If $x^3$ is a square, is $x$ a square? Very simple question here, which I feel like I should be able to answer but am struggling with. Let $k$ be a finite field, and let $x\in k^\times$. Is it true that
$$x^3\in\left(k^\times\right)^2 \Longleftrightarrow x\in\left(k^\times\right)^2?$$
 A: $x=x^3/x^2$, so if $x^3=a^2$ then $x=(a/x)^2$.
A: Let us use proof by contradiction to show that $x$ is square, too. 
We can write $x$ into its prime factors: 
$$x = a_1^{p_1} \times ... \times a_n^{p_n}$$. 
Let us assume that the conclusion is false i.e. $x$ is not square.
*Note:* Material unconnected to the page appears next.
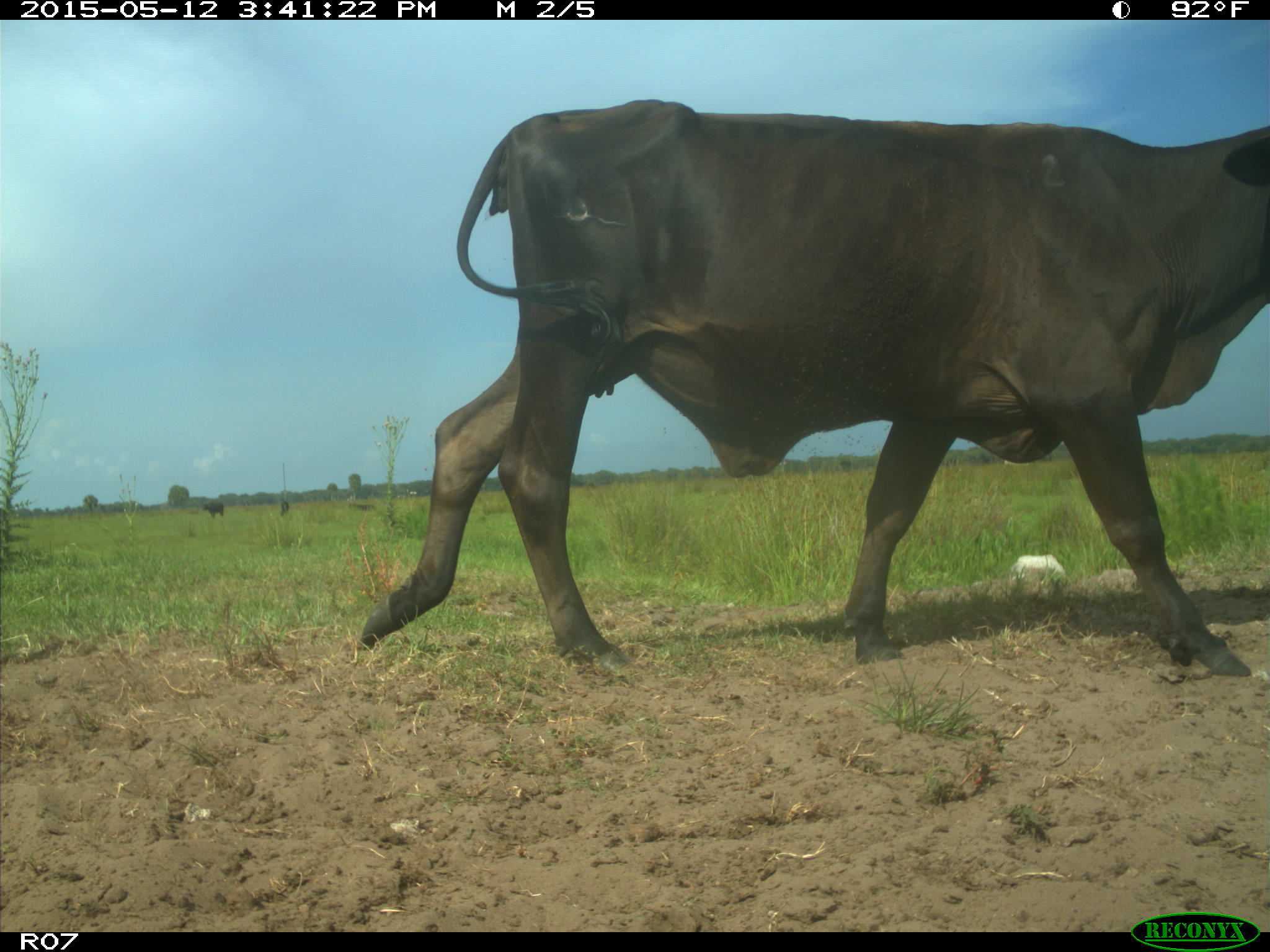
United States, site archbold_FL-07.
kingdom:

Then at least one of the factors has an odd power: 
$$p_j = 2k+1 \hspace{0.5in} j = 1,...,n$$. 
In $x^3$ this power will be $6k+3$ which is $3(2k+1)$ (which is the product of two odd numbers and thus is odd), this means that $x^3$ has a factor with odd power which means that $x^3$ is not square. 
This contradicts with the argument's premise and therefore the initial conclusion is true. 
A: It is worth highlighting the underlying idea from an additive perspective.
$$\begin{align}  x^{\large n+1}\! = y^{\large n }\!\! &\overset{\Large (\ \ )/x^{\Large n}\!\!\!\!}\iff x = (y/x)^{\large n}\ \ \ \ \ \, \text{OP is case }\ n=2\\[.3em]
(n\!+\!1) x = n y \!\!&\ \iff x =  n(y\!-\!x)\ \ \ \ \text{in additive form}\\[.3em]
n\,\mid\, (n\!+\!1)x\!\! &\ \iff n\,\mid\, x\qquad\ \ \ \ \  \ \ \  \text{in divisibility form}\\[.3em]
\bmod n\!:\,\ 0\equiv (n\!+\!1)x\!\! &\ \iff 0\equiv x\ \ \ \ \ \ \ \ \ \ \ \ \ \ \ \ \text{in congruence form}
\end{align}\qquad\qquad$$
Probably everyone can immediately see at least one of the last three, but sometimes we miss the first, because our additive intuition is often stronger than our multiplicative intuition (but compare my most popular post).  To work around that it often helps to first translate multiplicative statements into additive form to spark intuition.